Prove that ## \sum_{d\mid n}\sigma_{1}(d)\sigma_{1}(\frac{n}{d}) ##

[Math100]

Homework Statement

By considering $u\cdot u\cdot N\cdot N$, prove that $\sum_{d\mid n}\sigma_{1}(d)\sigma_{1}(\frac{n}{d})=\sum_{d\mid n}d\sigma_{0}(d)\sigma_{0}(\frac{n}{d})$.

Relevant Equations

None.

Proof:

Let $n\in\mathbb{N}$.
Then $\sigma_{\alpha}(n)=(u\cdot N^{\alpha})(n)$ for $\alpha\neq 0$ and $\sigma_{0}(n)=(u\cdot u)(n)$
such that $u(n)=1, N(n)=n$ for all $n$.
By considering $u\cdot u\cdot N\cdot N$, we have that
\begin{align*}
&\sigma_{1}\cdot \sigma_{1}=(u\cdot N)\cdot (u\cdot N)\\
&=(N\cdot u)\cdot (u\cdot N)\\
&=N\cdot (u\cdot u)\cdot N\\
&=N\cdot \sigma_{0}\cdot N\\
&=\sigma_{0}\cdot (N\cdot N).\\
\end{align*}
Observe that
\begin{align*}
&(\sigma_{1}\cdot \sigma_{1})(n)=[\sigma_{0}\cdot (N\cdot N)](n)\\
&=\sum_{d\mid n}\sigma_{0}(\frac{n}{d})(N\cdot N)(d)\\
&=\sum_{d\mid n}\sigma_{0}(\frac{n}{d})\sum_{d_{1}\mid d}N(d_{1})N(\frac{d}{d_{1}})\\
&=\sum_{d\mid n}\sigma_{0}(\frac{n}{d})\sum_{d_{1}\mid d}d_{1}(\frac{d}{d_{1}})\\
&=\sum_{d\mid n}\sigma_{0}(\frac{n}{d})\sum_{d_{1}\mid d}d\\
&=\sum_{d\mid n}\sigma_{0}(\frac{n}{d})d\sum_{d_{1}\mid d}1\\
&=\sum_{d\mid n}\sigma_{0}(\frac{n}{d})d\sum_{d_{1}\mid d}u(d_{1})u(\frac{d}{d_{1}})\\
&=\sum_{d\mid n}\sigma_{0}(\frac{n}{d})d[(u\cdot u)(d)]\\
&=\sum_{d\mid n}d\sigma_{0}(d)\sigma_{0}(\frac{n}{d}).\\
\end{align*}
Since $(\sigma_{1}\cdot \sigma_{1})(n)=\sum_{d\mid n}\sigma_{1}(d)\sigma_{1}(\frac{n}{d})$,
it follows that $\sum_{d\mid n}\sigma_{1}(d)\sigma_{1}(\frac{n}{d})=\sum_{d\mid n}d\sigma_{0}(d)\sigma_{0}(\frac{n}{d})$.
Therefore, $\sum_{d\mid n}\sigma_{1}(d)\sigma_{1}(\frac{n}{d})=\sum_{d\mid n}d\sigma_{0}(d)\sigma_{0}(\frac{n}{d})$.

 

[fresh_42]

Homework Statement:: By considering $u\cdot u\cdot N\cdot N$, prove that $\sum_{d\mid n}\sigma_{1}(d)\sigma_{1}(\frac{n}{d})=\sum_{d\mid n}d\sigma_{0}(d)\sigma_{0}(\frac{n}{d})$.

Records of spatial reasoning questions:
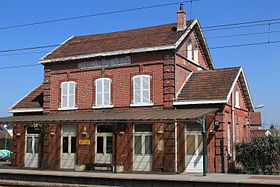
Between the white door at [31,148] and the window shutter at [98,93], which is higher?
the window shutter at [98,93]

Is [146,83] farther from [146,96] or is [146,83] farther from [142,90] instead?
[146,96]

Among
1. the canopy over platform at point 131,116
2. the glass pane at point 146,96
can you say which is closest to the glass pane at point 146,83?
the glass pane at point 146,96

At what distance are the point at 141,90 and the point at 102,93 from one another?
2.58 m

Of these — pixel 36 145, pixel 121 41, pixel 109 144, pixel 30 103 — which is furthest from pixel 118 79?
pixel 30 103

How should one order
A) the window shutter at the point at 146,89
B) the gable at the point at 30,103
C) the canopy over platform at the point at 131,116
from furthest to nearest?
the gable at the point at 30,103 → the window shutter at the point at 146,89 → the canopy over platform at the point at 131,116

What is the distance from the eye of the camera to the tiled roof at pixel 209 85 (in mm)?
19625

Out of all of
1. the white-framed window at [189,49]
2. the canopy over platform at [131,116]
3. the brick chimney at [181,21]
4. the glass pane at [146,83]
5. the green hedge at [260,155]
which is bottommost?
the green hedge at [260,155]

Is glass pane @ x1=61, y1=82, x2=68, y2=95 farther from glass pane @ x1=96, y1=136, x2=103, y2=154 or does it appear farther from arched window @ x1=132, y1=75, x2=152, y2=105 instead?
arched window @ x1=132, y1=75, x2=152, y2=105

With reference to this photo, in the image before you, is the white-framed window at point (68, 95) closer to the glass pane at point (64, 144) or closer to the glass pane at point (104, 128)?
the glass pane at point (64, 144)

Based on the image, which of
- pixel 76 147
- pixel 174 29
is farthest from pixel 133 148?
pixel 174 29

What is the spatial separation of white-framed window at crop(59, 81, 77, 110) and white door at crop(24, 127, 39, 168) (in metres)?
Result: 2.61

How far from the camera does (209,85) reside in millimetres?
20625

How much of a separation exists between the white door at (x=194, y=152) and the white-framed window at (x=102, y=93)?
517 centimetres

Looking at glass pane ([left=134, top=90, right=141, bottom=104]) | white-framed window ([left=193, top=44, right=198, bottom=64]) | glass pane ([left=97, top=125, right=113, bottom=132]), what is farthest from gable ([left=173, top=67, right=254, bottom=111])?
glass pane ([left=97, top=125, right=113, bottom=132])
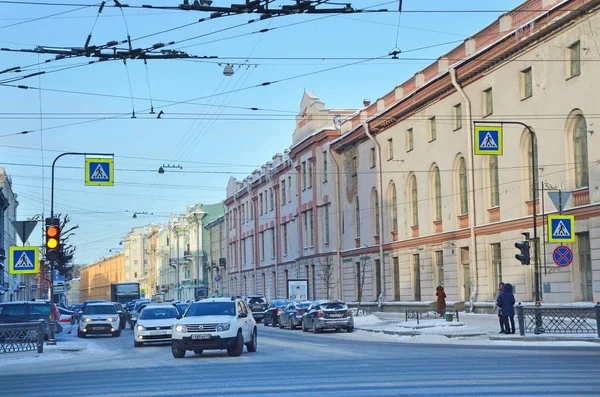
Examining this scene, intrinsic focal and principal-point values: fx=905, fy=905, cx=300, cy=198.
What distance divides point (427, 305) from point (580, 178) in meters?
16.2

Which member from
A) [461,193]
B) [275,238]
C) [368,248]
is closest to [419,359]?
[461,193]

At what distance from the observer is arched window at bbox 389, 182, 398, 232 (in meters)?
54.7

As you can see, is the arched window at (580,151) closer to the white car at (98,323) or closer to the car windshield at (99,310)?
the white car at (98,323)

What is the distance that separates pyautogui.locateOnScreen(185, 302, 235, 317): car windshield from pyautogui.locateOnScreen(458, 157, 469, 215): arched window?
22675mm

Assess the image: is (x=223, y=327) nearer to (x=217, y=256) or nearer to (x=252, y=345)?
(x=252, y=345)

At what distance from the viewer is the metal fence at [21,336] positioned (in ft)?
93.2

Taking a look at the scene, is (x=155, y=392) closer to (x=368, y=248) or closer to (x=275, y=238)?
(x=368, y=248)

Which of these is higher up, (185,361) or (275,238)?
(275,238)

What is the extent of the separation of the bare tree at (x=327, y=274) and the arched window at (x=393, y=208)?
30.1ft

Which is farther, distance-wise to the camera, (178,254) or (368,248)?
(178,254)

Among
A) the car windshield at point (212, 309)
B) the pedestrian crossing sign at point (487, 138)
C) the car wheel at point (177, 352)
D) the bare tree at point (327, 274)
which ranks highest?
the pedestrian crossing sign at point (487, 138)

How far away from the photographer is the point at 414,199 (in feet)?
171

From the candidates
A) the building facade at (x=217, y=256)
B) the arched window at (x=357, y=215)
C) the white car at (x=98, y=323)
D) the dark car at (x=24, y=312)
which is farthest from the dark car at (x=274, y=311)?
the building facade at (x=217, y=256)

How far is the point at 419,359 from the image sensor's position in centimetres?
2086
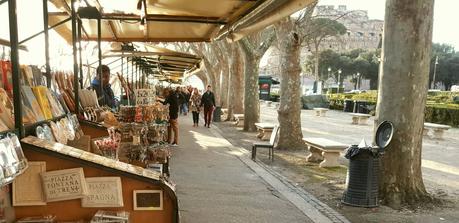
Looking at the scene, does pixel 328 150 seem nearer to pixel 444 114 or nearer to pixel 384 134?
pixel 384 134

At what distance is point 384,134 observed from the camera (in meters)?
6.66

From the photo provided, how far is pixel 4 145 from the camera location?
2271 mm

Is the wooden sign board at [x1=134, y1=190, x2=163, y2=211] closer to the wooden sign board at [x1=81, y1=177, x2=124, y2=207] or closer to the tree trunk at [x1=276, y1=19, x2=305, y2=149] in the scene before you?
the wooden sign board at [x1=81, y1=177, x2=124, y2=207]

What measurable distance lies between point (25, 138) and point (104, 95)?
4.96 meters

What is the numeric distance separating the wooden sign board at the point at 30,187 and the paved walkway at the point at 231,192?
297 centimetres

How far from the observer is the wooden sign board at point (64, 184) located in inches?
102

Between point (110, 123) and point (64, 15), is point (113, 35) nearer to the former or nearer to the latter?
point (64, 15)

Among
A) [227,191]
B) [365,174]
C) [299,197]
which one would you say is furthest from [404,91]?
[227,191]

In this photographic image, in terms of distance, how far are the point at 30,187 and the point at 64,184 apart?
0.70 feet

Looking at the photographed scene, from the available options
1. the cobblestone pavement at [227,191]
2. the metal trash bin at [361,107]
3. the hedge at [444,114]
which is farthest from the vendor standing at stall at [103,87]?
the metal trash bin at [361,107]

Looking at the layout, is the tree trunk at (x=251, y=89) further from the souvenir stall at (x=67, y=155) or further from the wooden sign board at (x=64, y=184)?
the wooden sign board at (x=64, y=184)

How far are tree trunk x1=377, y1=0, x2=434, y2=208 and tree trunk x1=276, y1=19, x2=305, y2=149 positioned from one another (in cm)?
506

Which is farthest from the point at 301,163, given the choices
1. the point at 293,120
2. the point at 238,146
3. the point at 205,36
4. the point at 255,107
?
the point at 255,107

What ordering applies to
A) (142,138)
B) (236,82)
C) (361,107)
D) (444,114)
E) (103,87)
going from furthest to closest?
(361,107) < (444,114) < (236,82) < (103,87) < (142,138)
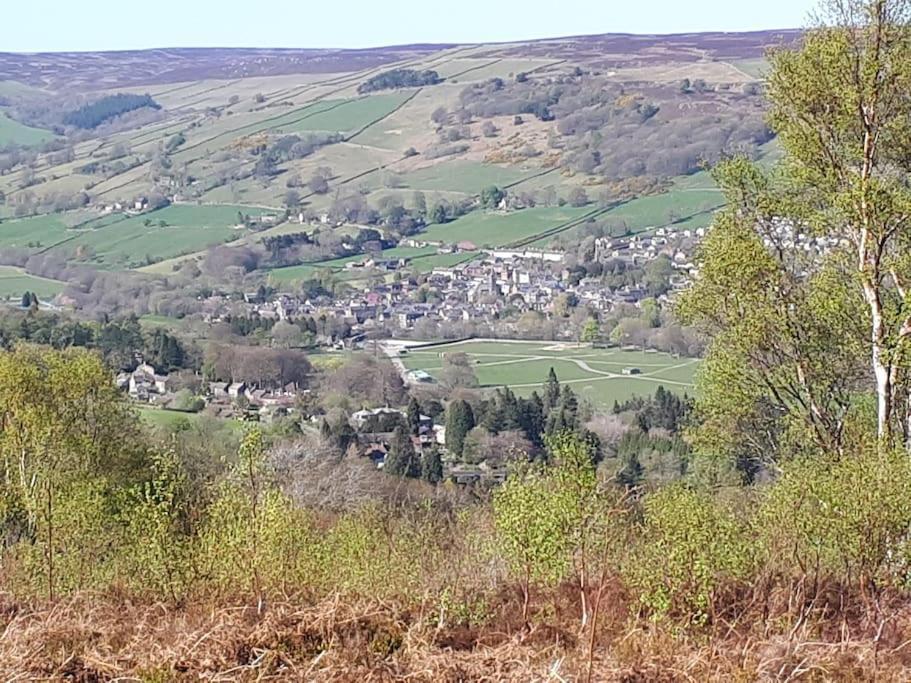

_SET PROBLEM_. Reproduce the part of the divisor-sum thread that opens with the words containing "Relevant Equations" and closes with "for all $n$.", changing "Relevant Equations" to "Known Identities".

_ANSWER TO THE PROBLEM_.
Known Identities

None.

Proof:

Let $n\in\mathbb{N}$.
Then $\sigma_{\alpha}(n)=(u\cdot N^{\alpha})(n)$ for $\alpha\neq 0$ and $\sigma_{0}(n)=(u\cdot u)(n)$
such that $u(n)=1, N(n)=n$ for all $n$.